» **WHAT IS NEEDED**
Take the line that has "In this picture, which" in it and every line after it to the end of the entries, and reproduce them exactly.

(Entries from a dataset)
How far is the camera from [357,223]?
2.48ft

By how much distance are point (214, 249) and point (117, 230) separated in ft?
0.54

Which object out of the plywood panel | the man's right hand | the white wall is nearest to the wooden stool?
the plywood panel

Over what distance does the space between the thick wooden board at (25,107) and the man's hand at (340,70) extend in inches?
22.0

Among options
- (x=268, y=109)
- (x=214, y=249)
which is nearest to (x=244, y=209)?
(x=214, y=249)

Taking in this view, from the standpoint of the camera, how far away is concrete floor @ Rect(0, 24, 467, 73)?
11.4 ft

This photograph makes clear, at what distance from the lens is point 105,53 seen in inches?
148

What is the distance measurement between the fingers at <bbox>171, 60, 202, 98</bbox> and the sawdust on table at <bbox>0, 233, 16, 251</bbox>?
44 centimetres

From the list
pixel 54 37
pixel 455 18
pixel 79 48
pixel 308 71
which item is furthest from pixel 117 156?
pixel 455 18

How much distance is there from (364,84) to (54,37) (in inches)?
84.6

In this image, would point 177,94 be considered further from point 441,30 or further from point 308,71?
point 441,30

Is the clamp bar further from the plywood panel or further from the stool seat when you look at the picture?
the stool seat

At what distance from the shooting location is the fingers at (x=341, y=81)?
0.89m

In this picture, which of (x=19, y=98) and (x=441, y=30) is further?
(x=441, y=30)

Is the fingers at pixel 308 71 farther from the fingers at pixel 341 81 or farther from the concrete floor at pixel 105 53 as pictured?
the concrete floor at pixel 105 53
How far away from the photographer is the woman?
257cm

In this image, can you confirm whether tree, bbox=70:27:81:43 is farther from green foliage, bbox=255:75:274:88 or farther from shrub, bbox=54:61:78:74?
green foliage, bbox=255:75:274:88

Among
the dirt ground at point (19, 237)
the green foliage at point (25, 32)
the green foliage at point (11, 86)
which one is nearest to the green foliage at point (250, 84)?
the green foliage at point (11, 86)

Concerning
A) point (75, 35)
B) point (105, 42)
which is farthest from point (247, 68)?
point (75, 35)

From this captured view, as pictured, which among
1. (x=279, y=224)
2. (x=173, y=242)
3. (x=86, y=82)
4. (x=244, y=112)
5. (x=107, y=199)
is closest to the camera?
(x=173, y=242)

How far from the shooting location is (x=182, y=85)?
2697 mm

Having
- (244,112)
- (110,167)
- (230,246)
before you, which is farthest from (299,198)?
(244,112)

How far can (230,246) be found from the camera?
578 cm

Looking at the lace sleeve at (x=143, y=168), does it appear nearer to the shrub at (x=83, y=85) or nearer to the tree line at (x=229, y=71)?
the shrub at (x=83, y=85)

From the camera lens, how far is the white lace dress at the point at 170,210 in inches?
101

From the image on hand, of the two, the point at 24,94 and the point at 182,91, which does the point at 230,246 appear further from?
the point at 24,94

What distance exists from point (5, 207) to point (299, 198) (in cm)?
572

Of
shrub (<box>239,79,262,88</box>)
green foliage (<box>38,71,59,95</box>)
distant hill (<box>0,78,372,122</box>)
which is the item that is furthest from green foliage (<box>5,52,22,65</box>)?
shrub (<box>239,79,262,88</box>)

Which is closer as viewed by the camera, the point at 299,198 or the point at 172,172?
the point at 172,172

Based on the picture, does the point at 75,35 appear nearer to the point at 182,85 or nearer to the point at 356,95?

» **FINAL RESULT**
In this picture, which of (x=19, y=98) and (x=441, y=30) is further?
(x=441, y=30)

Is the fingers at pixel 308 71 farther from the fingers at pixel 341 81 or farther from the concrete floor at pixel 105 53 as pictured?
the concrete floor at pixel 105 53
How far away from the photographer is the woman?
257cm

In this image, can you confirm whether tree, bbox=70:27:81:43 is farther from green foliage, bbox=255:75:274:88 or farther from shrub, bbox=54:61:78:74?
green foliage, bbox=255:75:274:88

Among
the dirt ground at point (19, 237)
the green foliage at point (25, 32)
the green foliage at point (11, 86)
which one is nearest to the green foliage at point (250, 84)?
the green foliage at point (11, 86)

Concerning
A) point (75, 35)
B) point (105, 42)
which is farthest from point (247, 68)?
point (75, 35)

From this captured view, as pictured, which among
1. (x=279, y=224)
2. (x=173, y=242)
3. (x=86, y=82)
4. (x=244, y=112)
5. (x=107, y=199)
is closest to the camera?
(x=173, y=242)

How far from the shooting location is (x=182, y=85)?
2697 mm

Having
- (244,112)
- (110,167)
- (230,246)
before you, which is farthest from (299,198)?
(244,112)

How far can (230,246) be found from the camera?
578 cm

Looking at the lace sleeve at (x=143, y=168), does it appear nearer to the shrub at (x=83, y=85) or nearer to the tree line at (x=229, y=71)?
the shrub at (x=83, y=85)

From the camera lens, how far is the white lace dress at the point at 170,210 in inches?
101

From the image on hand, of the two, the point at 24,94 and the point at 182,91, which does the point at 230,246 appear further from?
the point at 24,94

What distance exists from point (5, 207) to point (299, 198) (in cm)?
572

Of
shrub (<box>239,79,262,88</box>)
green foliage (<box>38,71,59,95</box>)
distant hill (<box>0,78,372,122</box>)
which is the item that is furthest from green foliage (<box>5,52,22,65</box>)?
shrub (<box>239,79,262,88</box>)

Which is closer as viewed by the camera, the point at 299,198 or the point at 172,172?
the point at 172,172

Based on the picture, does the point at 75,35 appear nearer to the point at 182,85 or nearer to the point at 356,95?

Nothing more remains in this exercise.